I would like to refer to a battle that took place in the village in an unsuccessful attack by the Williamites on Cavan town. Philip J Smyth NT, who has retired from Butlersbridge National School, prepared the following article about this event in “Butlersbridge GFC and its People”: Ed. Paddy Leddy.
In the records of the National Library in Dublin is a letter dated 29 March 1690 from an “Officer at Belturbet to a person of quality in London” giving “an exact account of the taking of the Pass at Butler's Bridge and the demolishing of Cavan with the particulars of the defeating of the Irish forces at that place”.
This incident took place during the Williamite War 1689 – 1691. The Williamites held Belturbet while the followers of King James held Cavan and Butlersbridge the gateway to Cavan. According to the letter the Williamites in Belturbet under Colonel Wolsey decided to mount a surprise attack on Cavan, capture the fort and burn the town. In the afternoon, Colonel Wolsey sent out a party of 430 foot and 300 dragoons to make a 16 mile march and make a surprise dawn attack on Cavan the following morning.
A second party under Major Price consisting of 200 cavalry and 50 infantry were ordered “to march to a bridge called Butlers Bridge where the enemy had a guard of a captain and 40 men, well and strongly fortified”. Their orders were to capture the bridge at all costs and so secure a safe escape route for the main party attacking Cavan. At dawn the Williamite infantry attacked the defenders of the bridge, Captain Bryan Kelly and his men, while the cavalry looked for a crossing point further down the river. After a fight of some hours, the cavalry succeeded in crossing the river at a ford and attacked Kelly and his men from the rear. At that, Kelly and his men surrendered, 17 were taken prisoner, 9 were killed and the rest escaped through the woods. According to the letter the Williamites had only “one horse and two men wounded”. The infantry set about destroying the fortifications in Butlersbridge while the cavalry galloped on to Cavan.
In the afternoon the whole army came back from Cavan “having burned all the houses left at that time, except the Town Hall, the Church and one house, with the loss of six men and about as many wounded”. The whole army then withdrew back to Belturbet.
They failed to capture the fort in Cavan, the main object of their attack, because as he says, had they not been held up at Butlers Bridge “for an hour or two they would have been in Cavan at dawn as planned and would have taken Brigadier Wahupps (Cavan Commander) in his bed in the town and most of the rest, but having got the alarm from Butlersbridge, Wahupp had gone to the fort and was prepared for the attack”.
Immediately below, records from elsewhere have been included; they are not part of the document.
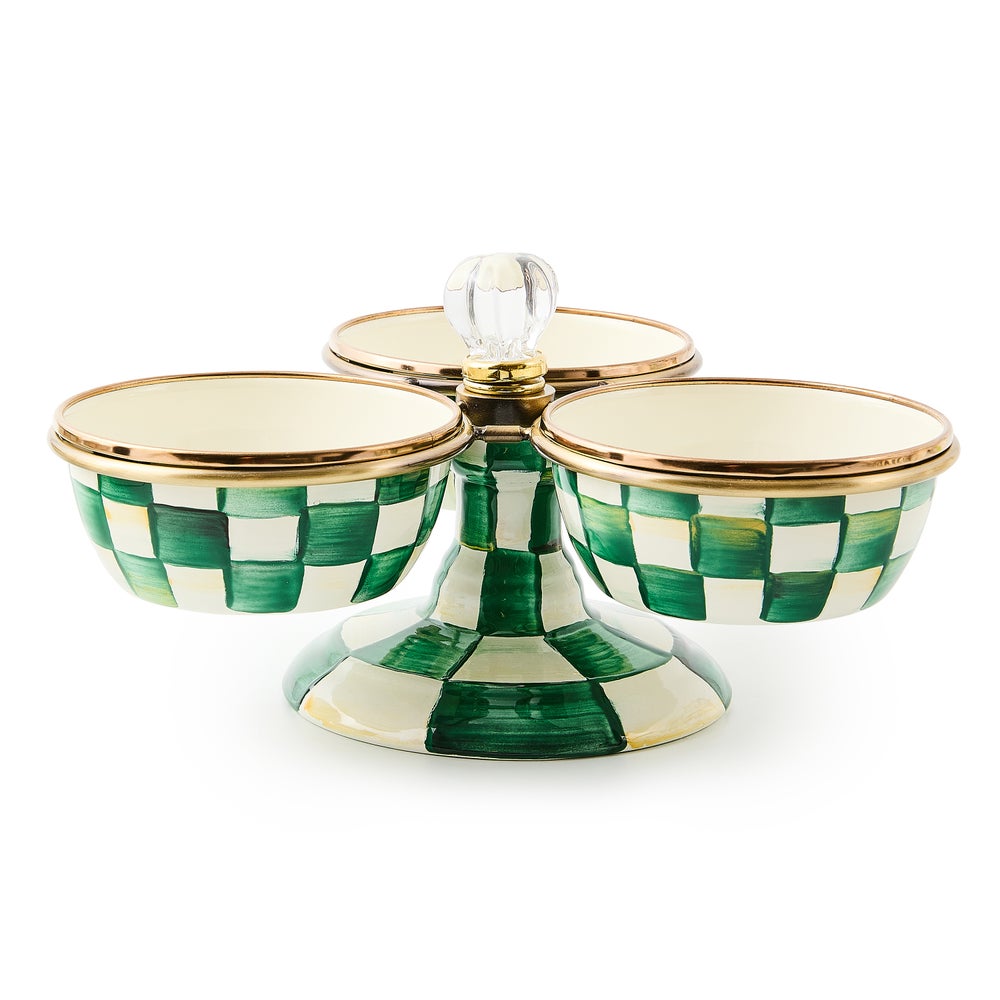 Enamel Triplicity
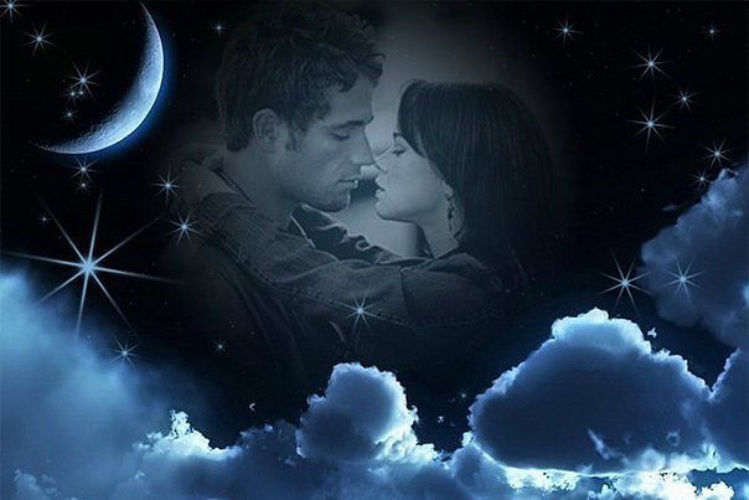 Вечность. (Фото картинки из открытого источника Яндекс). "...Но наша любовь никогда не умрёт и  с нежностью чувства сплетает,...".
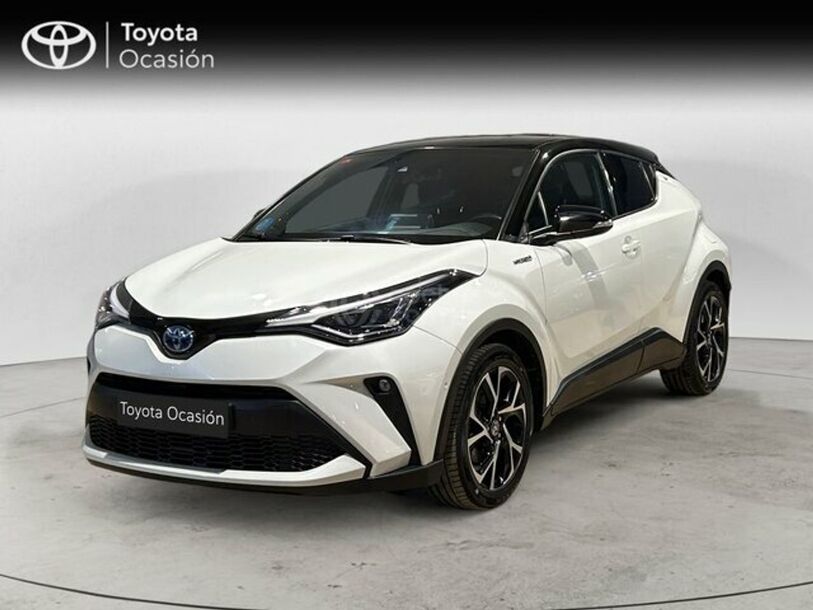 Foto del TOYOTA C-HR 180H Advance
(Reference: British Library London (M23(72) S. M. 812).
A couple of years later a long period of extreme harshness and suppression followed in Ireland with the introduction of the Penal Laws (1691 to 1760). These penal laws attempted to prevent access to Catholics and to a lesser extent Presbyterians from practicing religion, from seeking education, from organizing local and national governments and from structuring a national judiciary. In the townland of Drummany, on the left-hand side of the lane up to Pat Flynn's, a Mass rock or 'Carraig an Aifrinn' is said to have been located, according to local tradition. The Penal Laws were strictly enforced in the first thirty or so years but their application eased and was eventually ended by 1760.
In those days there were major developments occurring elsewhere which had far reaching effects even into our modern world of today. Both the American and French revolutions occurred in the latter decades of the 1700’s. These events promoted freedom, justice and equality as core values and basic rights for all citizens. These aspirations and ideals were pursued by activists in the common interest in many countries and resulted in time, in the formation of democratic and socialist type governments especially in America and across Europe.